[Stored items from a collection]
===

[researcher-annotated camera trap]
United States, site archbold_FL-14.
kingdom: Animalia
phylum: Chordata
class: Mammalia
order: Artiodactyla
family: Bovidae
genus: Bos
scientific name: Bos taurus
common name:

===

• What is being asked: Retype all the data, changing nothing.

• Exercise result:
[researcher-annotated camera trap]
United States, site archbold_FL-14.
kingdom: Animalia
phylum: Chordata
class: Mammalia
order: Artiodactyla
family: Bovidae
genus: Bos
scientific name: Bos taurus
common name:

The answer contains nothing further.